Viceversa, se davvero si vuole dare un'idea di come l'Italia si ponga su questo problema nel contesto europeo sembra corretto rifarsi ai Principi elaborati dalla Commission on European Family Law (in Europa e diritto privato, 2009, 248 ss.), con i quali si suggeriscono linee-guida per armonizzare i vari ordinamenti nazionali per quanto attiene al diritto di famiglia. E sul tema in oggetto la regola è che "dopo il divorzio ciascun coniuge provvede ai propri bisogni" (p. 2.2).
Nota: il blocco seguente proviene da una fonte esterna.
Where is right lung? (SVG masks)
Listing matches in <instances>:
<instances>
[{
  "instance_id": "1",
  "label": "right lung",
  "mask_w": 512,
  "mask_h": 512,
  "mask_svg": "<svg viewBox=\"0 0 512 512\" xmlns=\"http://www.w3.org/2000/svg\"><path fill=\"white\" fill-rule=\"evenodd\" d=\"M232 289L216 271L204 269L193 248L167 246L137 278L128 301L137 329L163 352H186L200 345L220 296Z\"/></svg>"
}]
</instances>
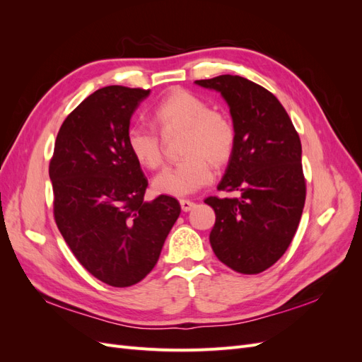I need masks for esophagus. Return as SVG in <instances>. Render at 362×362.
<instances>
[{"label": "esophagus", "instance_id": "34e87169", "mask_svg": "<svg viewBox=\"0 0 362 362\" xmlns=\"http://www.w3.org/2000/svg\"><path fill=\"white\" fill-rule=\"evenodd\" d=\"M180 204H181L182 211H190V210H193L194 205H196L194 202H192V201H189V199H181Z\"/></svg>", "mask_w": 362, "mask_h": 362}]
</instances>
Una posizione ben sostenuta dalla dottrina, che in merito agli orientamenti europei, dopo avere notato "quanto ancora sia lungo il percorso che il legislatore italiano deve compiere, se intende adeguare la disciplina nazionale ai Principles in tema di diritto di famiglia, improntati decisamente a favore di un modello progressista di divorzio", così conclude: "per quanto riguarda gli obblighi di mantenimento… è necessario che tale istituto venga riletto sulla base dei concetti di temporaneità ed eccezionalità.

I giudici sono chiamati a dare un'applicazione della legge limitando temporalmente la concessione del diritto al mantenimento ed adeguando in particolar modo la stima dell'assegno alla mera esigenza dell'ex coniuge di condurre una vita dignitosa, non parametrata quindi allo standard di vita sostenuto.

Si deve, infatti, abbandonare il protrarsi all'infinito, ben oltre le effettive necessità del beneficiario, della logica solidaristica nei rapporti tra ex coniugi, per dare spazio, invece, ad una ritrovata libertà in capo ai singoli individui di destinare le proprie sostanze alle esigenze, ad esempio, del loro attuale menage familiare" (Rancan, in La famiglia e il diritto fra diversità nazionali ed iniziative dell'Unione Europea, a cura di Amram-D'Angelo, 2011, 133).

Certamente l'imminente termine della legislatura potrebbe lasciare tranquilli sulla trasformazione in legge di questa proposta, non fosse che proprio per questo potrebbe andare a far parte di un programma politico. Tuttavia, aldilà della sua imprevedibile sorte, una cosa sembra chiara a chi scrive: non si tratta di una scelta progressista.